Reproduce word for word the stretch of the entries below from the line containing "What is the distance from" through the last line of the entries.

* Record excerpts
====

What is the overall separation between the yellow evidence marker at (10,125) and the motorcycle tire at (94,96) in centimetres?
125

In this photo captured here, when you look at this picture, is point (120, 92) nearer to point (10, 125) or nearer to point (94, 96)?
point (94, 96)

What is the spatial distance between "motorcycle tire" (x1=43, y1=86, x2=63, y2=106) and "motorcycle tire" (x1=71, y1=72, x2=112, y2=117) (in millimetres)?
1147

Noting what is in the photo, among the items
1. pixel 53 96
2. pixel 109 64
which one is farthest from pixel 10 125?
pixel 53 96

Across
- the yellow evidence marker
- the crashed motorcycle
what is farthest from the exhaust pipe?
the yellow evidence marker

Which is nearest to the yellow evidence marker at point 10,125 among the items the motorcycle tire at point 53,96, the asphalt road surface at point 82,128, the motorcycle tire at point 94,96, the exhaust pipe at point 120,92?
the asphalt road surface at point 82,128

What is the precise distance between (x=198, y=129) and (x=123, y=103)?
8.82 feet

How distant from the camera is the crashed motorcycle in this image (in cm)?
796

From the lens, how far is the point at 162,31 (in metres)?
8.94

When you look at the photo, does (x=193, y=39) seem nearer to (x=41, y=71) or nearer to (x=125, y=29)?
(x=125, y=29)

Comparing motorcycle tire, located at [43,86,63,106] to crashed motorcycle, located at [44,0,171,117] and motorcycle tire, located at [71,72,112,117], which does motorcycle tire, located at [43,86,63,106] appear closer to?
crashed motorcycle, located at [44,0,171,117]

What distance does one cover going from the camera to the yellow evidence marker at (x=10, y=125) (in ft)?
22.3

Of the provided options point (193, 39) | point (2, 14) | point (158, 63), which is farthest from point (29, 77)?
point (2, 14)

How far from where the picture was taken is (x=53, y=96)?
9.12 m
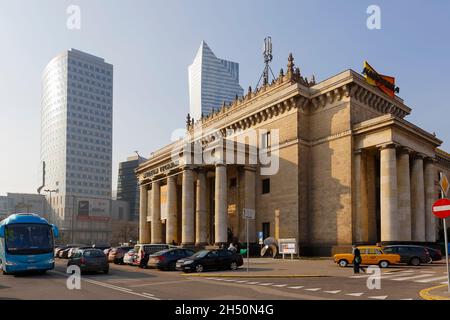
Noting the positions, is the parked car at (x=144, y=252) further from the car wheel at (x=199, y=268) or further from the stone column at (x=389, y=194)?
the stone column at (x=389, y=194)

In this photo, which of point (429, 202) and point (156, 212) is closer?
point (429, 202)

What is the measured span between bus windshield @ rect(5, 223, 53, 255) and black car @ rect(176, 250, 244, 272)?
8.07 m

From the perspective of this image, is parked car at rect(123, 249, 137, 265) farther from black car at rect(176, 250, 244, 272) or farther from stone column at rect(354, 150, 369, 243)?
stone column at rect(354, 150, 369, 243)

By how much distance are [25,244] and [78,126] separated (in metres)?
154

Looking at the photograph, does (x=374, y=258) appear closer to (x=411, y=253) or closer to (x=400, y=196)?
(x=411, y=253)

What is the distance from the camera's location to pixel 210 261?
27.9 meters

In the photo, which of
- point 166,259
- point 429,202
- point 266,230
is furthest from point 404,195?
point 166,259

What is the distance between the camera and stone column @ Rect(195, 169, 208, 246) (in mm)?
48375

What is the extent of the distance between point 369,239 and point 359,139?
976 cm

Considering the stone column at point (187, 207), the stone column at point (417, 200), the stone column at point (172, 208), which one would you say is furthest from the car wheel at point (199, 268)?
the stone column at point (172, 208)

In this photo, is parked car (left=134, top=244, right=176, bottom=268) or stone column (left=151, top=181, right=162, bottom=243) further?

====

* Exercise result
What is the distance from the camera's location to pixel 210 261?
27.9 meters

In the photo, which of
- point 166,259
- point 429,202
- point 266,230
is furthest from point 404,195?
point 166,259

What is the distance between the camera and stone column @ Rect(195, 169, 208, 246) (in mm)?
48375

What is the extent of the distance between point 369,239 and point 359,139?
976 cm

Considering the stone column at point (187, 207), the stone column at point (417, 200), the stone column at point (172, 208), which one would you say is furthest from the car wheel at point (199, 268)?
the stone column at point (172, 208)

In this photo, is parked car (left=134, top=244, right=176, bottom=268) or stone column (left=151, top=181, right=162, bottom=243) further?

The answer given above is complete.